With the rails why can’t they make them here in New Zealand ? As we have 2 steel mills that could possibly make them , Pacific Steel was able to make the over size reinforcing for the 1st section of the CRL so why not the rails . And Glenbrook could produce the billets for the rail .
Rails require hot rolling from billet. The only hot mills in NZ are for coil, plate and rebar. Rail would require a dedicated mill several hundred metres long and costing well over a hundred million dollars. To justify that cost there would have to be sufficient demand to run 24/7.
MFD is correct – very few places have the facilities to make rails these days. Even the UK, which is full of railways, is now losing the ability to roll their own rails, as their British Steel mills have long been taken over by other countries and huge chunks have been shut down. NZ’s market is tiny by comparison.
I understood the capability to roll rails was added during the upgrade in the 1980’s.
I live right next to the Mt Eden station construction site, whilst I love seeing improvements to public transport noise has been unbearable at times. Going to extended hours, compounded with working from home will drive me insane.

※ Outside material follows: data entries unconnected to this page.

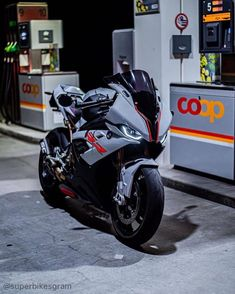 Bike Bmw, Cool Motorcycles, Motorcycle Paint Jobs, Motorcycle Bike, Bmw 1000rr, Best Motorbike, Bike Photoshoot, Custom Sport Bikes, Motorcycle Photography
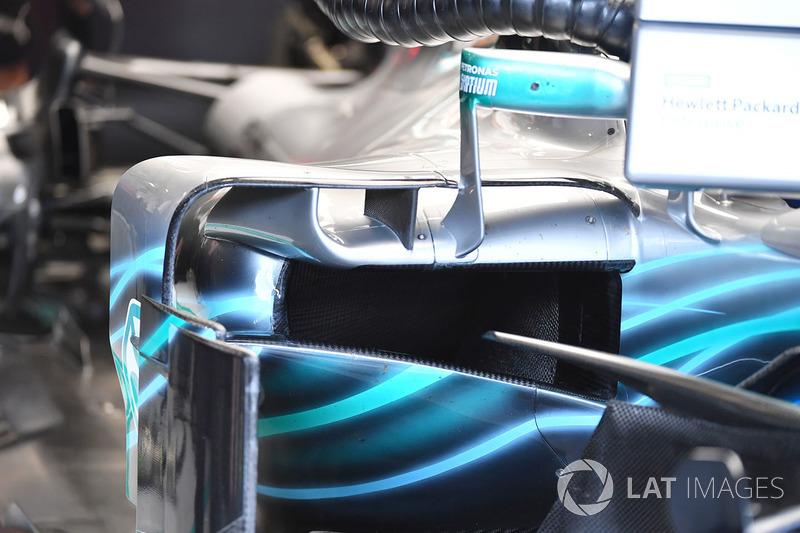 Mercedes-AMG F1 W09 sidepod detail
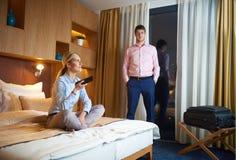 Pares novos na sala de hotel moderna Imagem de Stock Royalty Free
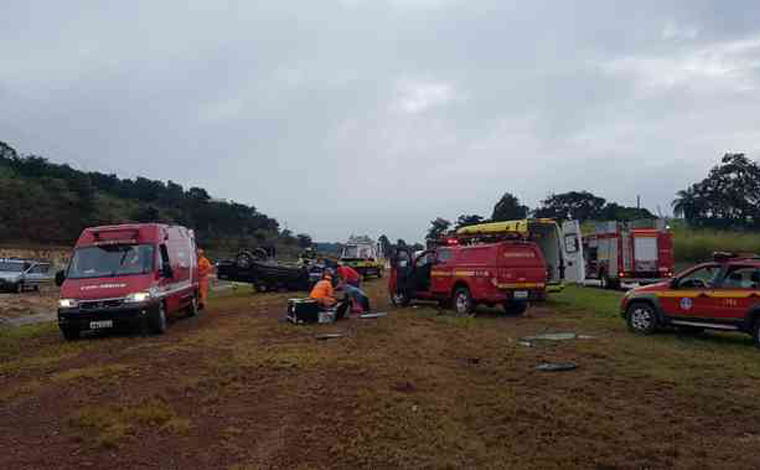 Caminhonete capota e deixa três pessoas feridas na BR-040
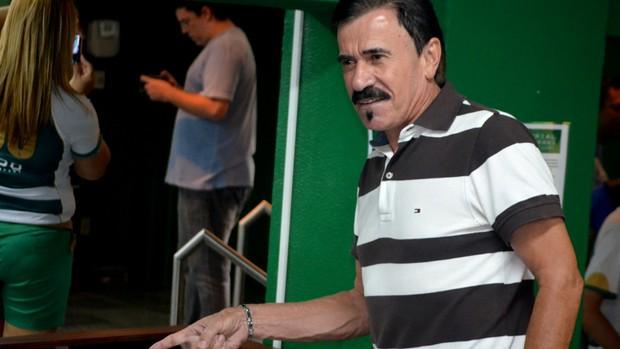 Zenon participa da exposição de camisas do memorial do Guarani (Foto: Murilo Borges/Globoesporte.com)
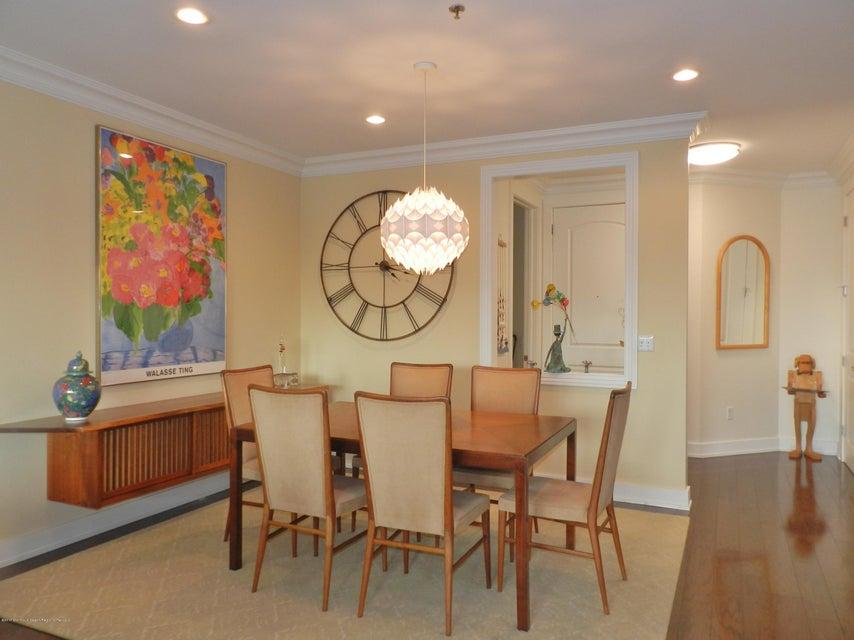 Dining room/Foyer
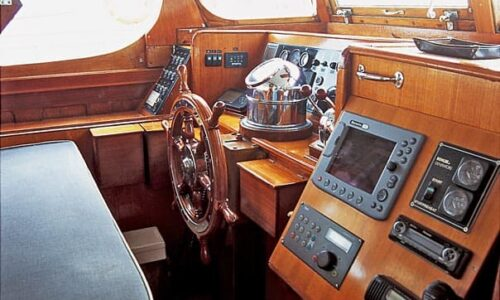 Silver-58-Classic-Motor-Yacht-Interior-Wheelhouse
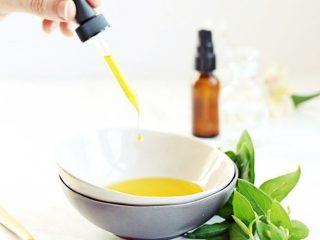 """Cách """"thuần hoá"""" mái tóc xoăn bằng dầu olive"""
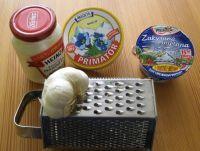 Skvělá česneková pomazánka Plastic Laundry Basket, Lunch Box, Appetizers, Spreads, Appetizer, Bento Box, Entrees, Hors D'oeuvres, Side Dishes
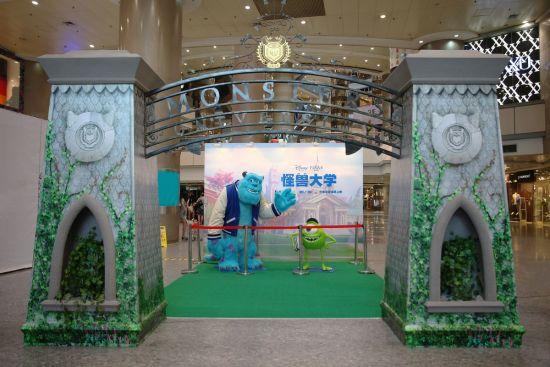 《怪兽大学》毛怪与大眼仔来到上海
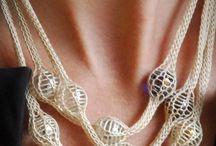 A smykker - jewelry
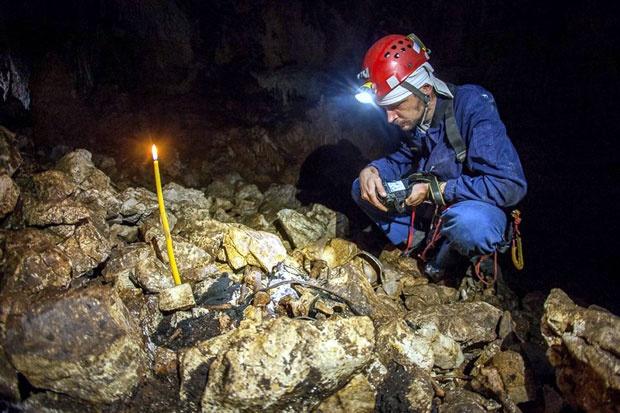 GUBILIŠTE Dimitrije Mirko Đelić u pećini gde su otkriveni posmrtni ostaci streljanih mladića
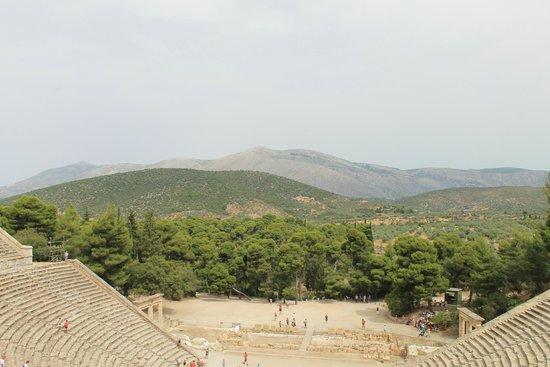 Théâtre d'Épidaure : Vu en haut du théâtre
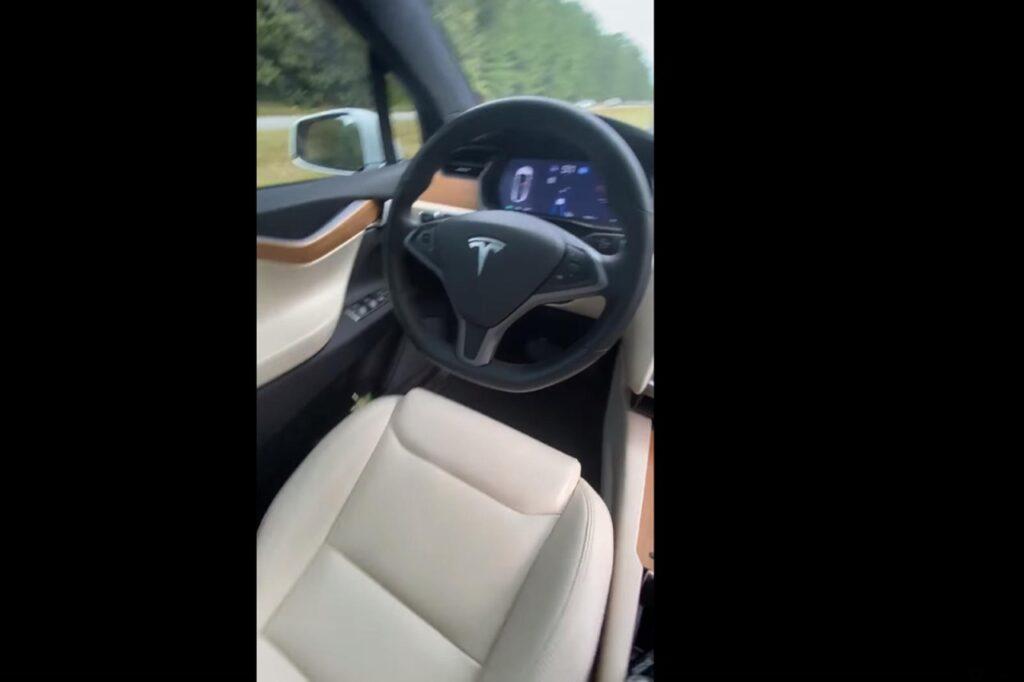 Tesla Model X: abbandona il volante e si filma dal sedile del passeggero [VIDEO]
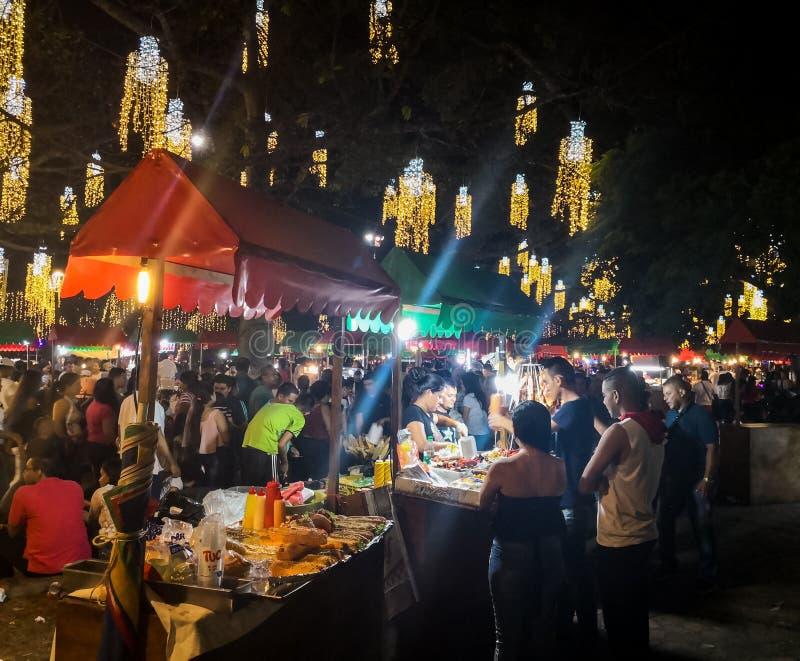 Foire de Noël dans la ville colombienne de Cali images libres de droits
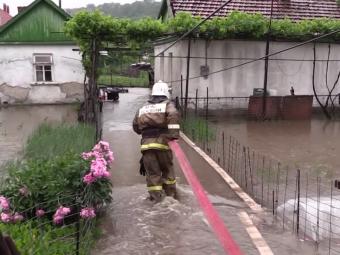 Из-за проливных дождей вКрыму началось наводнение, жителей некоторых сел эвакуируют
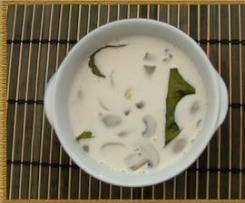 soupe de poulet au lait de coco (tom ka kai) thai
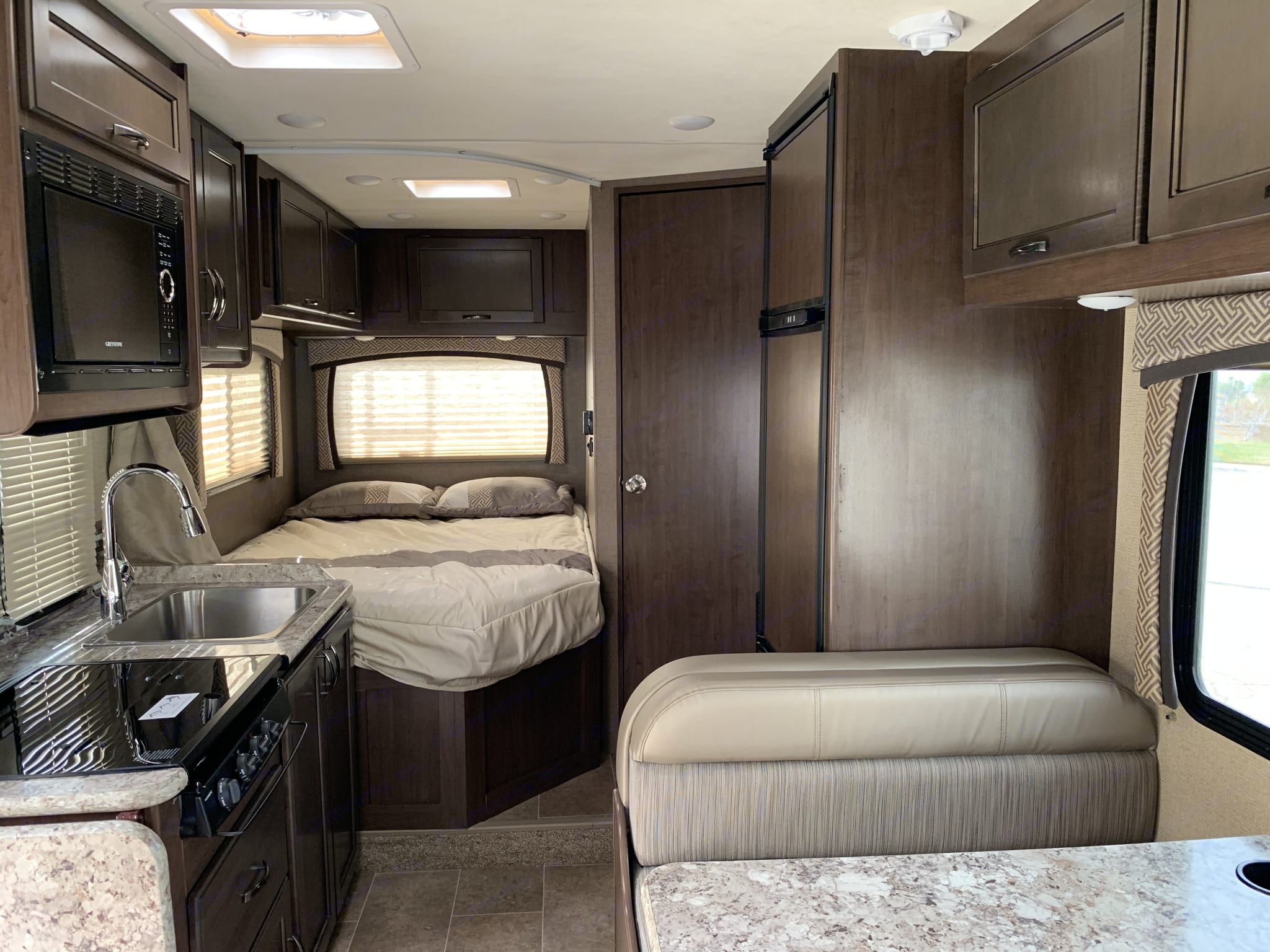 RV sleeps 6 and has seatbelts for 5.  Everything you need is here in this small but nice RV. Easier to drive than a class A.. Thor Motor Coach Chateau 2018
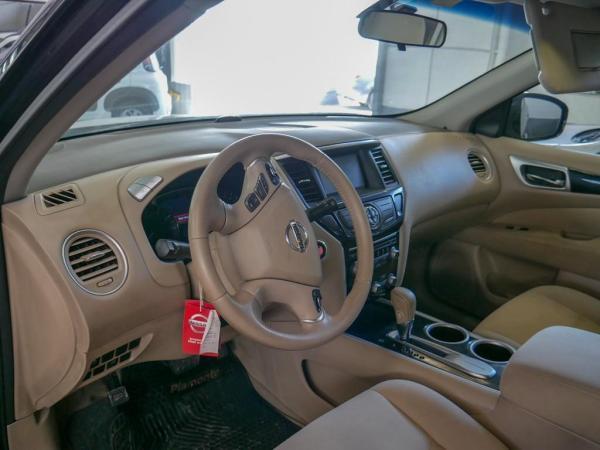 Nissan Pathfinder AT año 2015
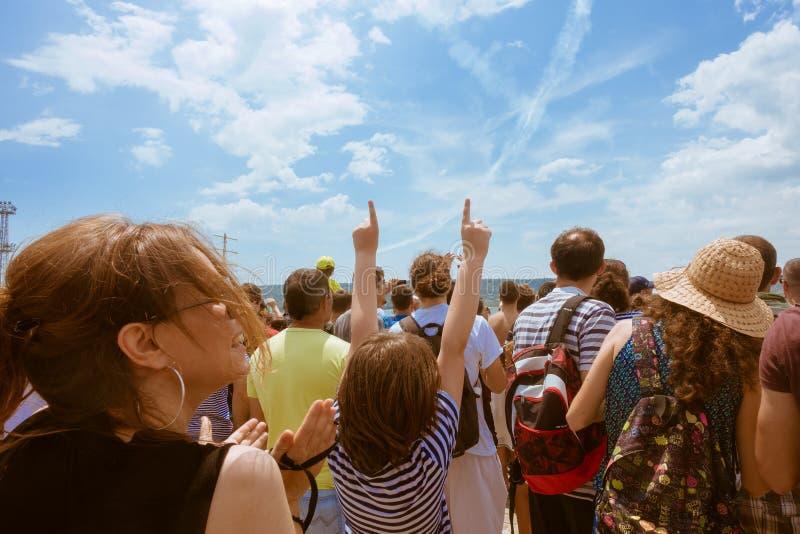 Красный Bull Flugtag 2016 в Варне Зрители наслаждаются выставкой стоковые фото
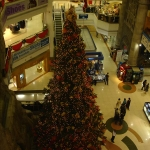 Christmas tree 3 floors long, Lamcy Plaza, Dubai, UAE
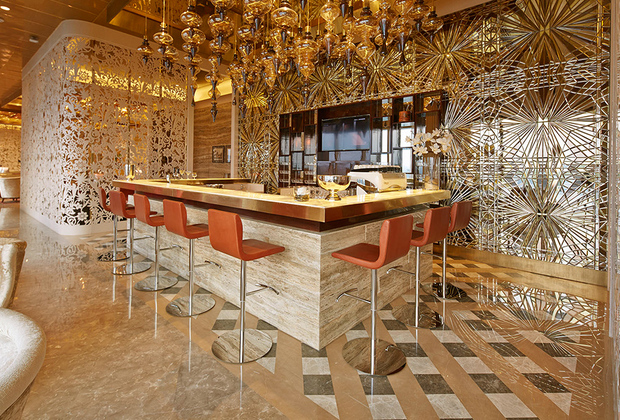 В аэропорту Мумбая для всех VIP-пассажиров действует единый лаунж. Он разделен на три зоны: для пассажиров первого, премиум и бизнес-классов. Первые могут рассчитывать на спа-кабинет, комнаты релаксации и ужин в ресторане. Остальным посетителям придется довольствоваться массажем ступней, шведским столом, баром и душевыми.
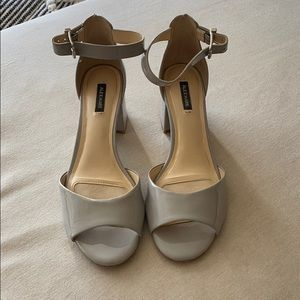 Alex Marie light gray block heels
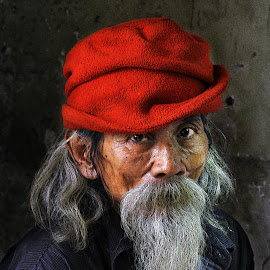 Grandpa Rosadi by Ari Wid - People Portraits of Men ( rosadi, grandpa, kakek, grandfather, engkong, ngkong,  )
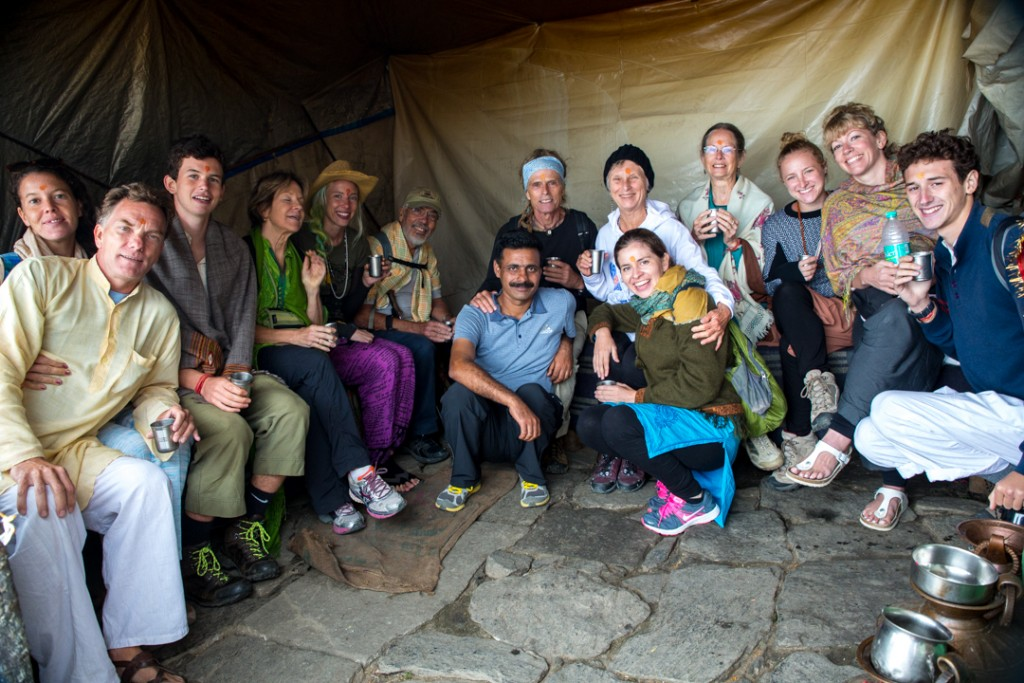 Yaris crowd the tea stall at Tunganath. October 2015 ©robertmoses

I worked on the vector at the turn of the century and the only section we weren’t allowed to make loud noises was Hobson St entrance , but the other 2 at New Market and Penrose we were able to work 24/7 and there were no complaints from surrounding neighbours as most of the work was underground , except for the 2 deep shafts . which had to be done at all times of day and night .
Unfortunately Mt Eden isnt underground like you mention, rather it sites as an open construction site with a spaghetti junction of rail lines that are at grade or open trenched. The level of noise of both construction and general train noise has really made me rethink placing apartments next to rail lines.
I now think general spatial planning should prevent residential within 100m of a train line. A nice crust of light industrial / commercial etc. could be used to buffer the tracks and then residential in the sweet spot of 100m to 800m.
Canada has developed a code of practice for development beside rail lines which seems pretty sensible
But there will a period when they set up the TBM and dig down for the new Station area where they have to obey the consent rules but when they go underground the only noise most likely be putting section in to the tunnel . So it should only sound like normal road noise .
That’s great news about the CRL starting back again.
Criticism of the AT tweet has gone viral hasnt it? Gee, its like Covid has woken people up about how bad it has all been. Except AT themselves.
Wouldn’t it be great if this 2-week period of level 3 lockdown is used by AT & NZTA to perform remedial work on the roads and install miles of bike lanes? Then when the rest of us come back to life in level 2, it’ll all be done and ready for a changed world.
Or are we just going back to Auckland being a car-hog?
People living in Manukau and working in the city won’t be riding a bike to work. They’ll be driving a car.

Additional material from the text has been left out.